Type of Mortgage – it is important to think about whether you want a fixed rate or variable rate mortgage. Fixed rate mortgages will tie you in for a period of time but you will know what rate you will be paying, it will not change. Variable rates could go up and you will have to be sure you can afford that. You also nee dto decide between repayment, where you repay some each month or interest only, where you only repay the interest and invest money to repay the balance at the end of the term.
Repayments – it is really important to make sure that we are able to afford the repayments that we have to make. It is a good idea to therefore find out exactly how much money we need to repay each month from the lender. Then we will be able to work out whether we will be able to afford it.
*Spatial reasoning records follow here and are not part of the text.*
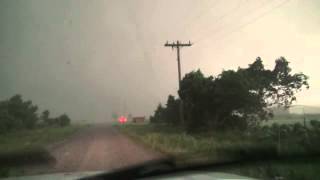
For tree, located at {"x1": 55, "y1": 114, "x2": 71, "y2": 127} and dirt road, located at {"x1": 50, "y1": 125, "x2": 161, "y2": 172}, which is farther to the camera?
tree, located at {"x1": 55, "y1": 114, "x2": 71, "y2": 127}

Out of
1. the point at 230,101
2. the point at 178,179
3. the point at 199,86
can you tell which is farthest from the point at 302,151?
the point at 199,86

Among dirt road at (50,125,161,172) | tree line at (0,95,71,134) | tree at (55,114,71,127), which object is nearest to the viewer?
dirt road at (50,125,161,172)

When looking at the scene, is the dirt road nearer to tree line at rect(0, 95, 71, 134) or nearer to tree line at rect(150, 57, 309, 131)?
tree line at rect(150, 57, 309, 131)

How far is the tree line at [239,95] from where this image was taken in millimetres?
40406

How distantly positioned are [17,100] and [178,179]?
4012 inches

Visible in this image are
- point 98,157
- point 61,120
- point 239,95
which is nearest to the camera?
point 98,157

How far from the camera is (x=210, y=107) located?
141ft

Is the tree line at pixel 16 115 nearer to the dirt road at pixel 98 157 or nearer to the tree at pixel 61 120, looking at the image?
the tree at pixel 61 120

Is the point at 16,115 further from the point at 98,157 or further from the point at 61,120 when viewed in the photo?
the point at 98,157

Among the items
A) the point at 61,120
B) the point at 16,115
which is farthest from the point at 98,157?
the point at 61,120

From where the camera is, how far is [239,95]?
39.9 meters

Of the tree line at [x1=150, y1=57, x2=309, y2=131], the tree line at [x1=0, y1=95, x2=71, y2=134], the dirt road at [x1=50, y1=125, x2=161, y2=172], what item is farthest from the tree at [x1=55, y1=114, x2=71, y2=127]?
the dirt road at [x1=50, y1=125, x2=161, y2=172]

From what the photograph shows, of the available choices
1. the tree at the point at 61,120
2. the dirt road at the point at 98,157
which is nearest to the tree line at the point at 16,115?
the tree at the point at 61,120

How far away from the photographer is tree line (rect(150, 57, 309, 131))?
4041cm
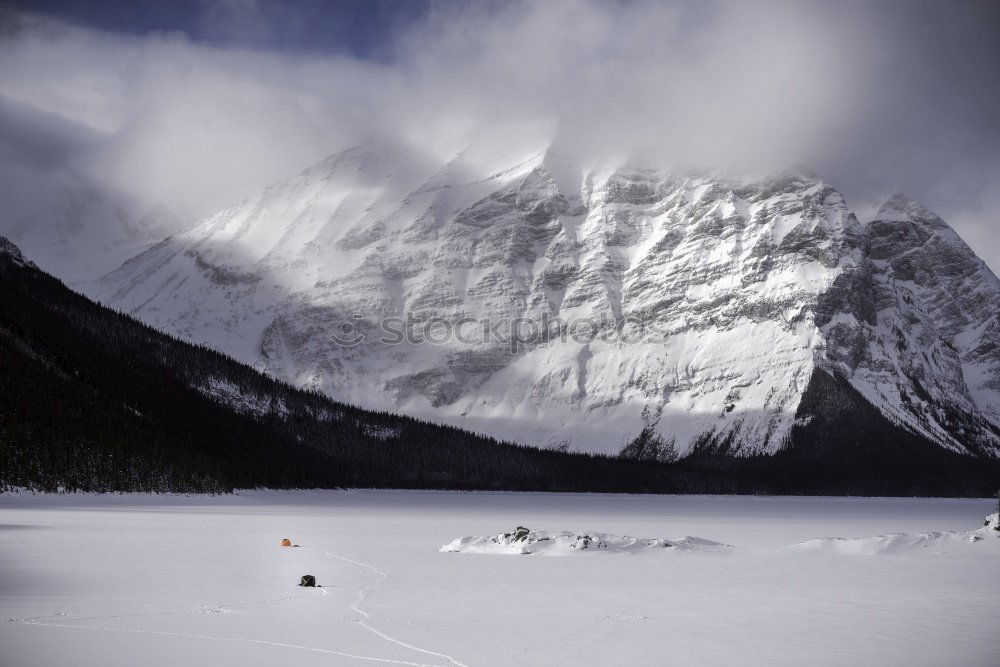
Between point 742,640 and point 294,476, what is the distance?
174303 millimetres

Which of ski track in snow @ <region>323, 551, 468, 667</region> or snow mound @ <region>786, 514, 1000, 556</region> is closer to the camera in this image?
ski track in snow @ <region>323, 551, 468, 667</region>

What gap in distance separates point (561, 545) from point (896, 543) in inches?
658

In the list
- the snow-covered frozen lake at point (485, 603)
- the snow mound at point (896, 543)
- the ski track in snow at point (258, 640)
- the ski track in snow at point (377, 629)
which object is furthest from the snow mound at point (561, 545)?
the ski track in snow at point (258, 640)

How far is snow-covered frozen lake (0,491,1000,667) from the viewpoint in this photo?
26438 mm

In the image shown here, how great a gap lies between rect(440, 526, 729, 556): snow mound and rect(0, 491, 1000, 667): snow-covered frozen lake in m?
1.14

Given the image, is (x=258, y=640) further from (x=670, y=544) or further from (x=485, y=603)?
(x=670, y=544)

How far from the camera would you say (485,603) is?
117ft

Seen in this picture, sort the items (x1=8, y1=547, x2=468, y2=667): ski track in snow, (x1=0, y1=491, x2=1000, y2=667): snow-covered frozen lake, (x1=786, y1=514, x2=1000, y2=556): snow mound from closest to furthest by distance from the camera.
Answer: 1. (x1=8, y1=547, x2=468, y2=667): ski track in snow
2. (x1=0, y1=491, x2=1000, y2=667): snow-covered frozen lake
3. (x1=786, y1=514, x2=1000, y2=556): snow mound

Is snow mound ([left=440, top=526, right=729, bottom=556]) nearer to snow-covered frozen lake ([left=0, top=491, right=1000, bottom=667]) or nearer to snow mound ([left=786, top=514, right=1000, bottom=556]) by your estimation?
snow-covered frozen lake ([left=0, top=491, right=1000, bottom=667])

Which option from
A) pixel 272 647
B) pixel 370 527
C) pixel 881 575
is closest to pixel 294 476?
pixel 370 527

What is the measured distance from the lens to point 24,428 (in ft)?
422

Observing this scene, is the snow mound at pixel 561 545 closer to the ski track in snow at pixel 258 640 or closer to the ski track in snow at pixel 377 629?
the ski track in snow at pixel 377 629

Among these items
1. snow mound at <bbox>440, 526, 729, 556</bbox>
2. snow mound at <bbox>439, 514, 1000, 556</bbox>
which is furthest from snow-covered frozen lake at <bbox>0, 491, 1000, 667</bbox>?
snow mound at <bbox>440, 526, 729, 556</bbox>

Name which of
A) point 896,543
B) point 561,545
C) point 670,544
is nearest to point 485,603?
point 561,545
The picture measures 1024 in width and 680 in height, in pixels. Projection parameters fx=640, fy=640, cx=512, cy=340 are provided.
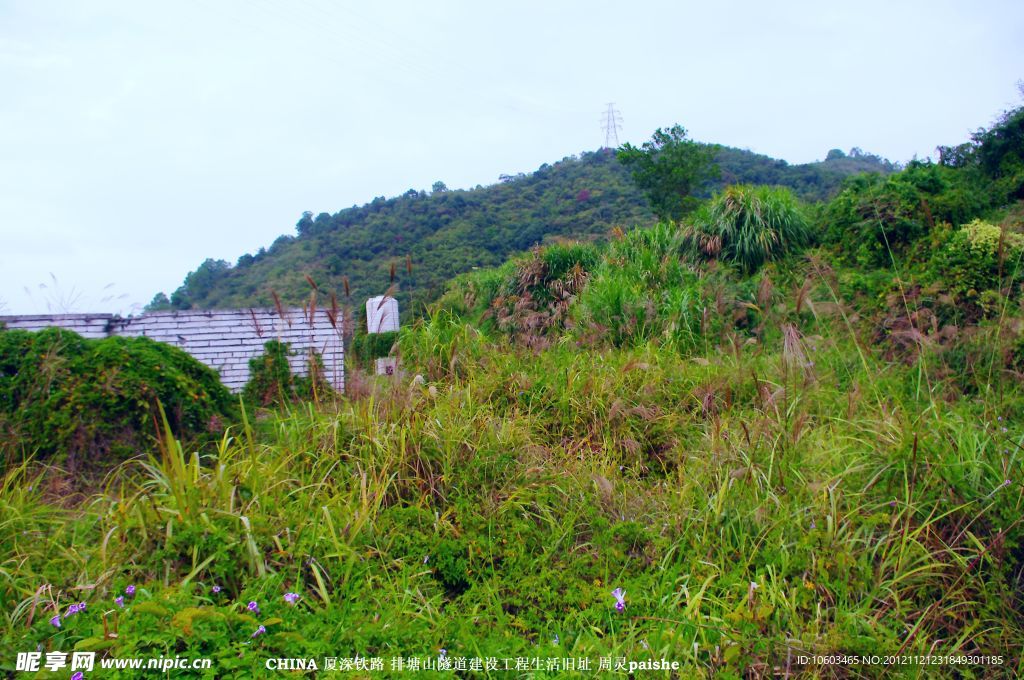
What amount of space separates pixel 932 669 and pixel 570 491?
1.90 meters

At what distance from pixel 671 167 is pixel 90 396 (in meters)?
15.1

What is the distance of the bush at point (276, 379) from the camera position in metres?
4.84

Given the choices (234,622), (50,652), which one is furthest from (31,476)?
(234,622)

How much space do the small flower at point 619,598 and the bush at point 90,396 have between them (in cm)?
347

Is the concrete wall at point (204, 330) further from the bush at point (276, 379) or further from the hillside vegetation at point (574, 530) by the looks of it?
the hillside vegetation at point (574, 530)

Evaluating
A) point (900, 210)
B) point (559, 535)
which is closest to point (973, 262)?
point (900, 210)

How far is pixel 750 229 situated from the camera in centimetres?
939

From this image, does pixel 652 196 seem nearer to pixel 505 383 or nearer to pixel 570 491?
pixel 505 383

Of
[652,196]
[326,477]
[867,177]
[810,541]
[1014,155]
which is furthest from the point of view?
[652,196]

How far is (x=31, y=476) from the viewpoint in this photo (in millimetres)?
4301

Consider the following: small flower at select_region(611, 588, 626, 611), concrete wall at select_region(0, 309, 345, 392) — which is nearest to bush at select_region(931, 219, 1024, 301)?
A: small flower at select_region(611, 588, 626, 611)

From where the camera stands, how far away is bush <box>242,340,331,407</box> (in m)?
4.84

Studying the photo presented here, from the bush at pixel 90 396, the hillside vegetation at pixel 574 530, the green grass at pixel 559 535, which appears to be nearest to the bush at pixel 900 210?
the hillside vegetation at pixel 574 530

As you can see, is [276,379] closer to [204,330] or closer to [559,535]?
[559,535]
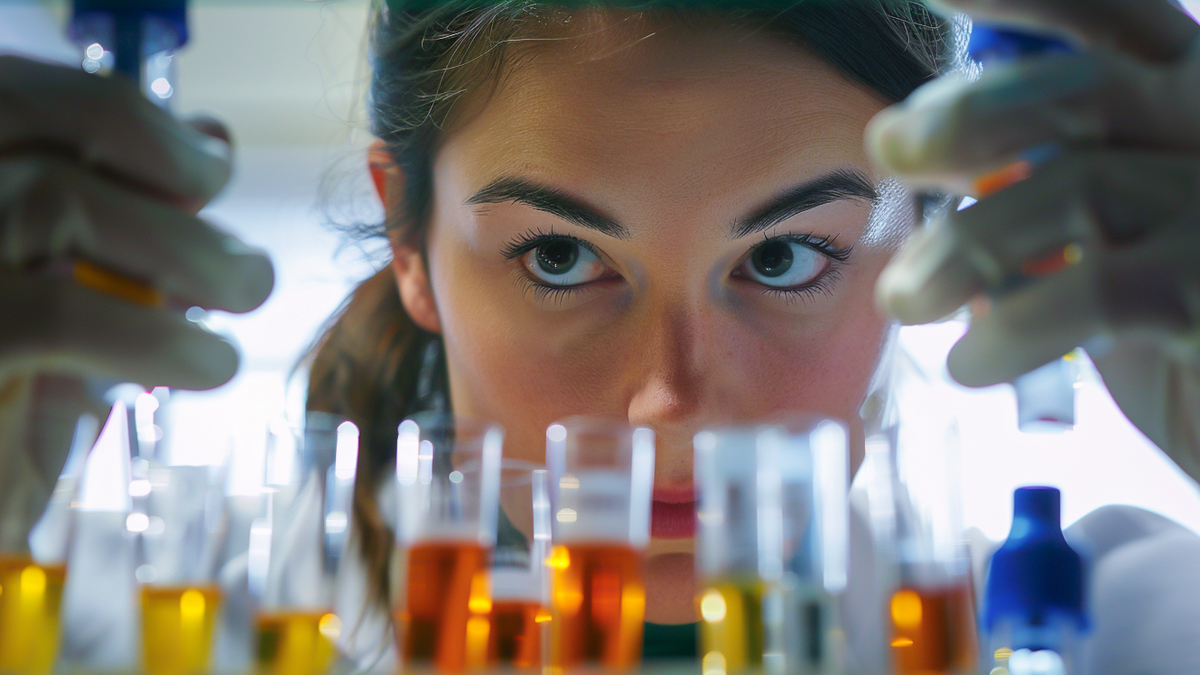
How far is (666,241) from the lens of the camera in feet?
2.74

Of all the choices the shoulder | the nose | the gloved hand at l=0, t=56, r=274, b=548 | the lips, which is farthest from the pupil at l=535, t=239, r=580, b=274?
the shoulder

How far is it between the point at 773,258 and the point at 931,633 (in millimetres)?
467

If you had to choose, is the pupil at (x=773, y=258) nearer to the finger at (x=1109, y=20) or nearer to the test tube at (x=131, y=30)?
the finger at (x=1109, y=20)

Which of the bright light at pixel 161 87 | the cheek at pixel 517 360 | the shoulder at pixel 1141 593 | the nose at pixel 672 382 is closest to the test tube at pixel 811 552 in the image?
the nose at pixel 672 382

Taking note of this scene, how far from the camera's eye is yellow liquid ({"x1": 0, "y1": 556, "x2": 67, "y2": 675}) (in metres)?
0.57

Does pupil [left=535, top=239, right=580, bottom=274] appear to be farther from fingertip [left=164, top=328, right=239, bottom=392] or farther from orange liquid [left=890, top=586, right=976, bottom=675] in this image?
orange liquid [left=890, top=586, right=976, bottom=675]

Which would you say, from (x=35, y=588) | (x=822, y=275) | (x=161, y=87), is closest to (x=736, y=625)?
(x=35, y=588)

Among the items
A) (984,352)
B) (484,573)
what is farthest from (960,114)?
(484,573)

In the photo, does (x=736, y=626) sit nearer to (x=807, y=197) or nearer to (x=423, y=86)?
(x=807, y=197)

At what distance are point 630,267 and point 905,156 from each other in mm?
331

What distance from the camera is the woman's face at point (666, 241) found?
84 centimetres

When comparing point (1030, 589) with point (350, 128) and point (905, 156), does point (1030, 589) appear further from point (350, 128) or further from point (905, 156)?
point (350, 128)

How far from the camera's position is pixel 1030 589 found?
0.63 metres

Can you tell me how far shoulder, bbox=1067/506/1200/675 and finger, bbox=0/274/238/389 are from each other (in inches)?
32.5
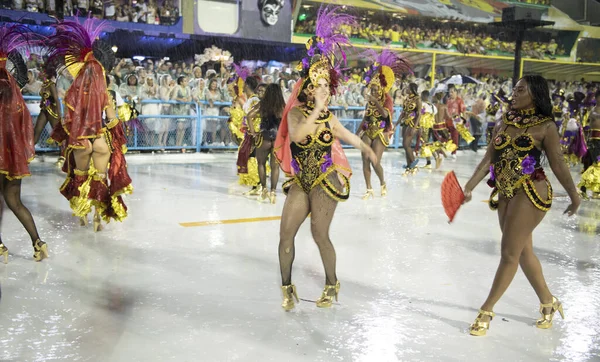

We will need to look back at previous bank statements in order to see how much we normally pay out each month as well to check how much we get paid and that should allow us to calculate whether we can afford the mortgage repayments. It is worth thinking about the fact that there is also a chance that the repayments might go up. If the Bank of England put up the base rate or if your lenders sees fit, they may increase what you have to pay in interest if you are on a variable rate and so you will need to allow for this in your calculations.
Customer service – it can be nice if you know that the lender will provide a good level of customer service. When you have a query or question, you need to make sure that you will get a good answer to it. You want to make sure that you can get through easily and that you will get a fast and accurate response. You can find this out before you apply by getting in touch with the customer service department yourself.
Lenders reputation – some people will also be interested in finding out more about the lender before taking out a mortgage with them. They might want to have a look at their history, read some reviews, ask people about their experiences or perhaps even use a lender that they have used before. It is a good idea to think about whether these things are important to you or whether anything else will be too.
Once you have established what you are looking for then you will be in position to find the mortgage which will be the best for you as you can see how well they match up to your requirements.